Both of these recessions... banking and consumer... have to be addressed.

On the banking side, I see one serious error being made by many in that the US government is being blamed (or even blaming itself) for the failure of these institutions, because it allowed them the freedom of over-leveraging (or overextending themselves), or because individual elements within the banking industry were persuaded into higher risk loans.

If I as a trader, max out on margin and loose my shirt, it is not the governments fault for allowing me to use margin. And if someone in government makes persuading comments to invest in some company (of which I don't understand), and I invest in that company without doing my research, it is not the governments fault. It is my own fault for my own lack of research. It is my own fault for lack of wisdom.

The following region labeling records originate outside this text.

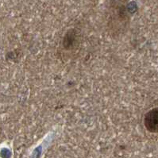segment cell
<instances>
[{
	"instance_id": "cell-2",
	"label": "cell",
	"mask_w": 158,
	"mask_h": 158,
	"mask_svg": "<svg viewBox=\"0 0 158 158\" xmlns=\"http://www.w3.org/2000/svg\"><path fill=\"white\" fill-rule=\"evenodd\" d=\"M108 13V30L112 36H118L127 31L130 15L124 2H111Z\"/></svg>"
},
{
	"instance_id": "cell-1",
	"label": "cell",
	"mask_w": 158,
	"mask_h": 158,
	"mask_svg": "<svg viewBox=\"0 0 158 158\" xmlns=\"http://www.w3.org/2000/svg\"><path fill=\"white\" fill-rule=\"evenodd\" d=\"M83 43L82 32L78 27H71L64 32L60 41L58 52L64 61L76 57L80 52Z\"/></svg>"
},
{
	"instance_id": "cell-3",
	"label": "cell",
	"mask_w": 158,
	"mask_h": 158,
	"mask_svg": "<svg viewBox=\"0 0 158 158\" xmlns=\"http://www.w3.org/2000/svg\"><path fill=\"white\" fill-rule=\"evenodd\" d=\"M143 125L145 130L151 134L158 133V107L151 108L145 114Z\"/></svg>"
}]
</instances>
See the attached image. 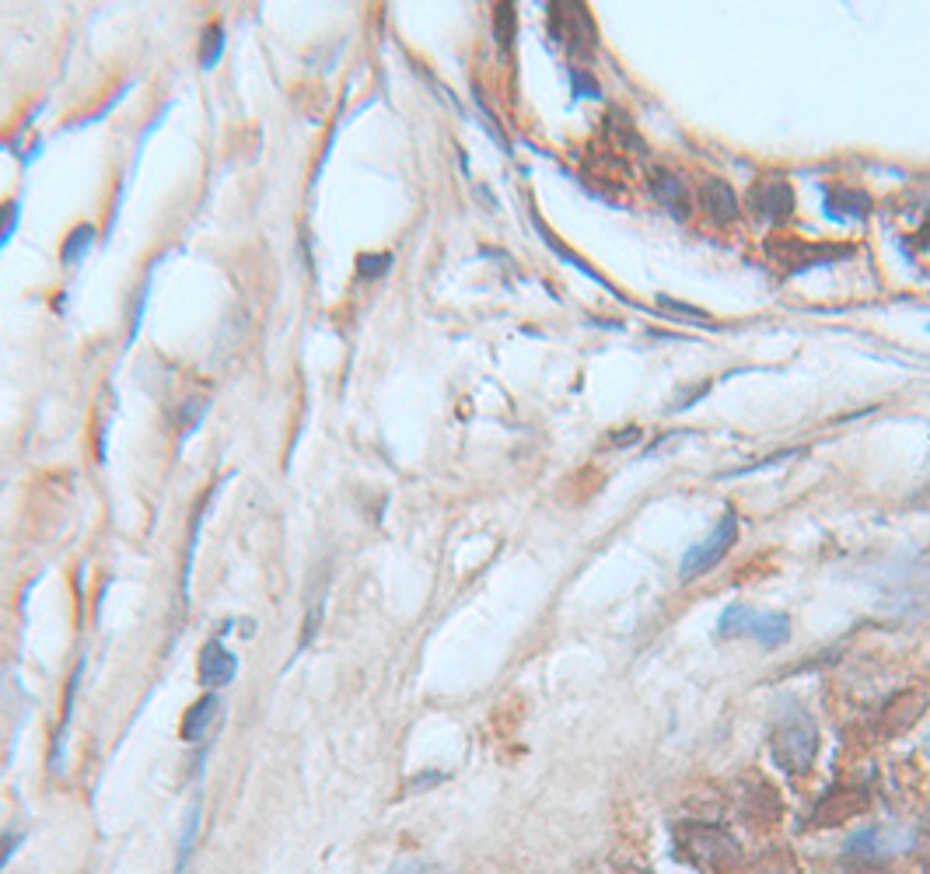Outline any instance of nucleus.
<instances>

Are we bailing out troubled banks? Or are we bailing out foolish business plans, inept management teams, and bloated egoes... to the tune of eventual trillions of dollars. Would we be better off rather to take these eventual trillions of dollars and invest in (expand the capital of) our most profitable, well-run banks instead?

On the consumer side, are we going back to "trickle-down" economics, of 20 years ago, though of the "Democratic" flavor... (give the stimulous to the special interest groups, the power-brokers, the firms behind the campaign-contributions & lobbyists... and letting it "trickle-down" to the consumer)?

If we make the wrong choices, this could indeed be a very, very long recession.